Characterization of vA14(C71S). (A) Immunoblot analysis of A14 encapsidated within purified wt or vA14(C71S) virions. One microgram of virions purified from cells infected with wt virus (lanes 1 and 4) or with two isolates of vA14(C71S) (lanes 2 and 5 and 3 and 6) was resolved by SDS-PAGE under nonreducing (lanes 1 to 3) or reducing (lanes 4 to 6) conditions and was subjected to immunoblot analysis with anti-A14 serum. The monomeric and dimeric forms of A14 are indicated (◂ and stacked triangles_, respectively). (B) Determination of CAV and ECV yields.
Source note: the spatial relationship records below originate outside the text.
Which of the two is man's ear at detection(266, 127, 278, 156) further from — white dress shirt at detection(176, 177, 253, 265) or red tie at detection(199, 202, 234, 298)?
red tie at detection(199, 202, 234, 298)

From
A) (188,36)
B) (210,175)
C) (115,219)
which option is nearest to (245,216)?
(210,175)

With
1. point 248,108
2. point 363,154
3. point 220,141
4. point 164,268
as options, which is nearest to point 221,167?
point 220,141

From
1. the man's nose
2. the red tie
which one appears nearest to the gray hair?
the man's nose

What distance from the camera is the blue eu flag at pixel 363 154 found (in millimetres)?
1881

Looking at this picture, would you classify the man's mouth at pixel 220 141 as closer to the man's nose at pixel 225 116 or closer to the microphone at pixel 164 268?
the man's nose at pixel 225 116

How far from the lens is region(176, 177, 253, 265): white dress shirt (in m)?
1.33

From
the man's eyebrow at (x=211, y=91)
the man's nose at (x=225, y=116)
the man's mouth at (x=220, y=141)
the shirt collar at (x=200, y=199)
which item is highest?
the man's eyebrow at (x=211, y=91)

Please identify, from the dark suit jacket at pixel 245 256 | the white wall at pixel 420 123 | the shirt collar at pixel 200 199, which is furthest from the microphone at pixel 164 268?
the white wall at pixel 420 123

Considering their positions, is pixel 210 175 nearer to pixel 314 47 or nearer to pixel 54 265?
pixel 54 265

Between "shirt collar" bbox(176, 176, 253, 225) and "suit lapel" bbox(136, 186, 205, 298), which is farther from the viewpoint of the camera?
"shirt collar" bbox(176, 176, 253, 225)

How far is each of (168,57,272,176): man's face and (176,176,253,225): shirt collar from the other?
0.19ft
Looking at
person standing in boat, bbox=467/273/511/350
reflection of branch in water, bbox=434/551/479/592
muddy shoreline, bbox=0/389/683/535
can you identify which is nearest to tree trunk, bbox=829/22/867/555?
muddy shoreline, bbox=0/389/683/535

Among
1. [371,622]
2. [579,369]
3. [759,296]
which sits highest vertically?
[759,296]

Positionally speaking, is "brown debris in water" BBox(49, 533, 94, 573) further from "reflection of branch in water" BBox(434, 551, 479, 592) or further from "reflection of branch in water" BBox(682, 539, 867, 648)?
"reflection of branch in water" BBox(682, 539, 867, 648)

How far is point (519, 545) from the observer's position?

Cells were infected at an MOI of 2 with wt virus in the absence or presence of BFA or with vA14(C71S). Harvesting and titration of virus were performed as described for Fig. 4B and in Materials and Methods. Note the different scales used to plot the yields of CAV (left axis) and ECV (right axis). (C) Biological sensitivity of wt and vA14(C71S) virions to detergent treatment. A total of 2.0 × 10⁸ wt or vA14(C71S) virions were incubated at 37°C for 30 min in various concentrations of NP-40 (0, 0.01, 0.05, or 0.1%) and were then titrated to determine the impact on viral titer (number of PFU/milliliter). (D) Permeabilization of wt and vA14(C71S) virions and fractionation of membrane and core components. wt and vA14(C71S) virions were subjected to detergent permeabilization and centrifugation to separate membrane and core components. Virions were incubated at 37°C for 30 min in 100 mM Tris (pH 9.0) containing NP-40 (0.1 or 1%) in the absence or presence of 50 mM DTT (− and +, respectively). After permeabilization, solubilized (S) and particulate (P) fractions were separated by sedimentation. Samples were resolved by SDS-PAGE, and the partitioning of various viral proteins was catalogued by immunoblot analysis by using sera directed against core (L4, F18, and H5) and membrane (A14, A17, and A13) proteins.

FIG. 8.

Predicted topology and functional motifs of VV A14. A model of membrane-spanning, disulfide-linked dimers of A14 is depicted. The N′ and C′ termini are predicted to be luminal (Lu) upon synthesis in the ER; the hydrophilic loop region is predicted to be cytosolic (Cy). Regions highlighted in red represent essential sequence elements within A14 (N₉YFS and P₃₉TRTWK). The position of Cys₇₁, the residue required for disulfide formation, is indicated by a cyan circle. The overlapping triangles indicate the sites of N-linked glycosylation (Asn₈₃) and phosphorylation (Ser₈₅).